Here is why I think the novel is too long. I think of it in three sections. The beginning and end are very personal introspective accounts by the narrator. He questions what it means to be stereotyped (in fact, this is what the title is referring to. He is not actually invisible. He just feels that way due to the society’s expectations). These two sections really show the emotional and subconscious effects that bigotry have on people. They were some of the most powerful, chilling works of prose I’ve read. These two sections also have some truly disturbing scenes about what was culturally acceptable behavior at some point (and, well, depending on what type of minority you are, possibly still today).
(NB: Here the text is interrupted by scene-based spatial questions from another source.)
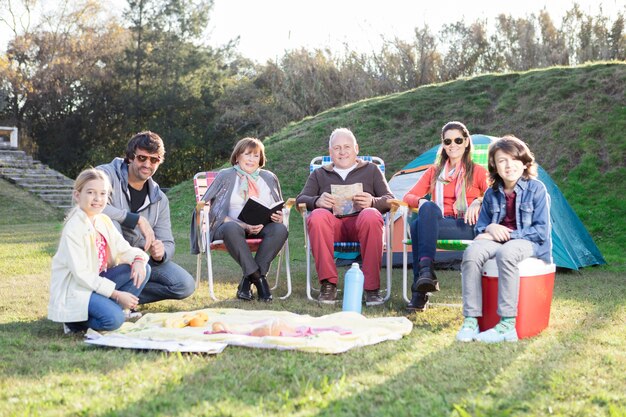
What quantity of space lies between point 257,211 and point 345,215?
0.54m

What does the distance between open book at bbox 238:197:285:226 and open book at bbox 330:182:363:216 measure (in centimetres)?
34

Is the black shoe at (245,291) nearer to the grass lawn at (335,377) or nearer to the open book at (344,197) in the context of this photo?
the open book at (344,197)

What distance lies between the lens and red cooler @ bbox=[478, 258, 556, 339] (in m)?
3.25

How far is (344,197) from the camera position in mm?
4516

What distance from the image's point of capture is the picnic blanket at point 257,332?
112 inches

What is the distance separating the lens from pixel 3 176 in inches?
575

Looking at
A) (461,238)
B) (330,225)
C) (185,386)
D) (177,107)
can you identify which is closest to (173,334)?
(185,386)

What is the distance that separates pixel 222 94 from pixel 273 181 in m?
16.9

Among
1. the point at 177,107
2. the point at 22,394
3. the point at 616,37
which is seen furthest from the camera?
the point at 177,107

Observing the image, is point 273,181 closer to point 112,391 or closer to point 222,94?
point 112,391

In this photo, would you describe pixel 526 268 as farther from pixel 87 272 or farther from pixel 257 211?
pixel 87 272

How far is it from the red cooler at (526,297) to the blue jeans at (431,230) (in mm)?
641

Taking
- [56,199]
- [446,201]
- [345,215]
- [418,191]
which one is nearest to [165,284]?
[345,215]

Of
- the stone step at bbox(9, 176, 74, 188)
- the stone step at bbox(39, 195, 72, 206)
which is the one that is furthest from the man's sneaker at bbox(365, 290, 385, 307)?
the stone step at bbox(9, 176, 74, 188)
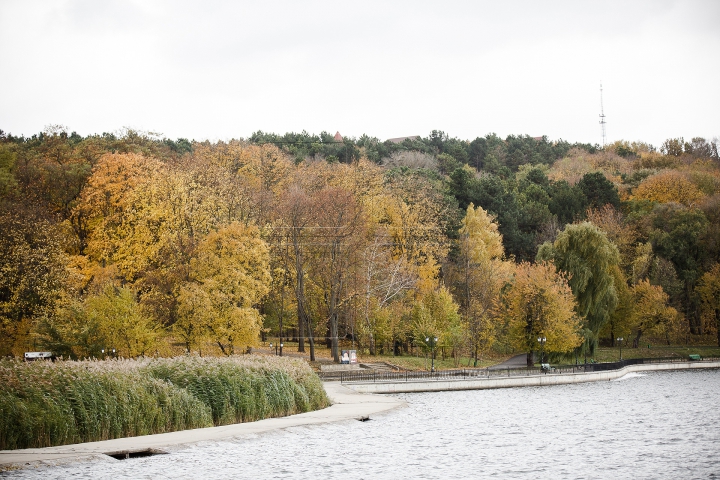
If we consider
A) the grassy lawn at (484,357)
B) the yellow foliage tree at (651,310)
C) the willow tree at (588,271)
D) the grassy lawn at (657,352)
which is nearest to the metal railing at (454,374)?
the willow tree at (588,271)

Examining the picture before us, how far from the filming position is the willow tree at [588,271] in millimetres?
65875

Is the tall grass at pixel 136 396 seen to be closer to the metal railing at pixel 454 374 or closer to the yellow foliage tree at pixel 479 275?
the metal railing at pixel 454 374

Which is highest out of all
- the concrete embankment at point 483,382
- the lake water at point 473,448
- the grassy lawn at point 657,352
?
the grassy lawn at point 657,352

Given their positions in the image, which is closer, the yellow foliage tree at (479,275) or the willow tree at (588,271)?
the willow tree at (588,271)

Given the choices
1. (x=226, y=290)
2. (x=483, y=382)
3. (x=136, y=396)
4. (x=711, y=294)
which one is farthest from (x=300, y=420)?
(x=711, y=294)

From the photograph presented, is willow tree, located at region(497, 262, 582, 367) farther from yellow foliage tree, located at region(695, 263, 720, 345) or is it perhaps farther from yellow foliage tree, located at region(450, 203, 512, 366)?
yellow foliage tree, located at region(695, 263, 720, 345)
The middle third, although in some senses necessary, just seemed unimportant to me. You could cut it and be left with an utterly fantastic novel. This section was much more macroscopic in scale. It was the political activist section. It wasn’t as personal, and so it was hard for me to connect with. It was also filled with probably a good hundred pages of random political speeches. For the time period of the novel (1952), it was probably much more effective, but for me it was a major distraction and drag to what I considered to be the main point.

Overall, if you’re willing to put in the effort of a fairly long-winded novel, I’d say it is very much worth it (especially if you are going through a period of questioning your identity and how you fit into society and how to deal with stereotypes and being true to yourself). So I’ll leave you with some quotes that I found particularly profound.

“When one is invisible he finds such problems as good and evil, honesty and dishonesty, of such shifting shapes that he confuses one with the other, depending upon who happens to be looking through him at the time. Well, now I’ve been trying to look through myself, and there’s a risk in it. I was never more hated than when I tried to be honest. Or when, even as just now I’ve tried to articulate exactly what I felt to be the truth.”

“I looked at Ras on his horse and at their handful of guns and recognized the absurdity of the whole night and of the simple yet confoundingly complex arrangement of hope and desire, fear and hate, that had brought me here still running, and knowing now who I was and where I was and knowing too that I had no longer to run for or from the Jacks and the Emersons and the Bledsoes and Nortons, but only from their confusion, impatience, and refusal to recognize the beautiful absurdity of their American identity and mine. . . . And I knew that it was better to live out one’s own absurdity than to die for that of others.”